Ieatcrackersandjumpcliffs said:


> First off, no you couldn't. You're a pretty dumb person who can't argue on his own and is dependent on the group for support, and when they are not there, you put up a snarky, sarcastic personality to hide your insecurities.



Ahahahaha.  And right after you and CF were rubbing dicks together on the previous page, this is extra-hilarious.  Anyways I'm pretty sure I have a solid enough reputation for logical reasoning and intellectual honesty on these forums to let it stand on its own here.



Ieatcrackersandjumpcliffs said:


> And my point isn't whether revolutions are good or bad or if Communism is evil, but yes I do condemn all violent revolutions. But my point is that you condone violence when you think it's righteous, but condemn it when others use violence or some other form of coercion. Do you not see the hypocrisy in that?


 
I don't condemn violence unilaterally, but I take a viewpoint somewhat similar to that of Nelson Mandela on violence: it should be avoided when possible, but if your goals can't be solved without it and they are noble enough to outweigh the cost, it can be justified.  Now, I'll admit to not having studied the Russian Revolution of 1917 enough to debate the necessity of executing the Tsar, but I will say that if it was necessary, then the nature of the concept of the Divine Right of Kings also made it necessary to eradicate the entire bloodline, and that's on religion's hands, not Lenin's.  Furthermore, if it was just to execute the Tsar, then the unfortunate political link binding his family's fate with his own doesn't change that.

And before you ask, I do not see the use of violence in eliminating religion ever becoming necessary or worth the cost.


----------



## Azure (May 20, 2011)

## INFORMATION SUPPLIED
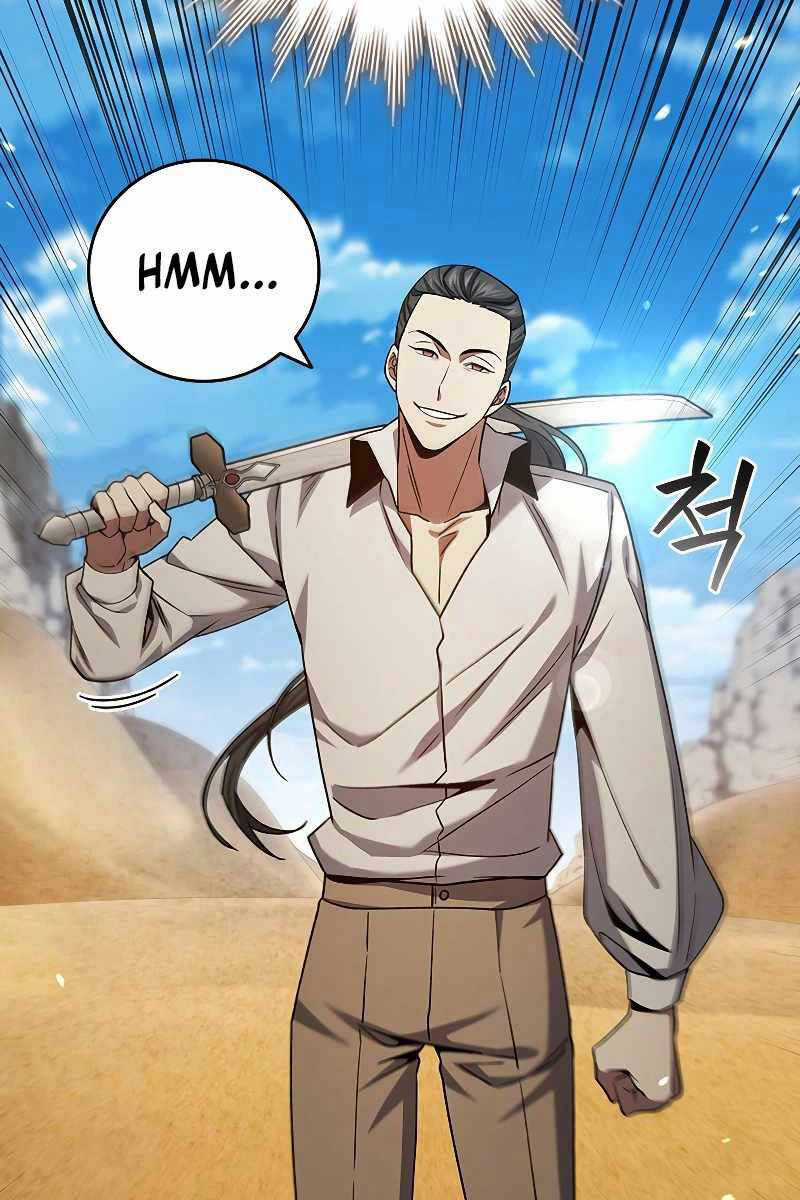 Thực Long Ma Pháp Sư - Chương 35 - Trang 78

## TASK REQUIREMENTS
Copy out the passage of the forum thread starting at "I don't condemn" and ending at "doesn't change that.".

## WRITTEN REPLY
I don't condemn violence unilaterally, but I take a viewpoint somewhat similar to that of Nelson Mandela on violence: it should be avoided when possible, but if your goals can't be solved without it and they are noble enough to outweigh the cost, it can be justified.  Now, I'll admit to not having studied the Russian Revolution of 1917 enough to debate the necessity of executing the Tsar, but I will say that if it was necessary, then the nature of the concept of the Divine Right of Kings also made it necessary to eradicate the entire bloodline, and that's on religion's hands, not Lenin's.  Furthermore, if it was just to execute the Tsar, then the unfortunate political link binding his family's fate with his own doesn't change that.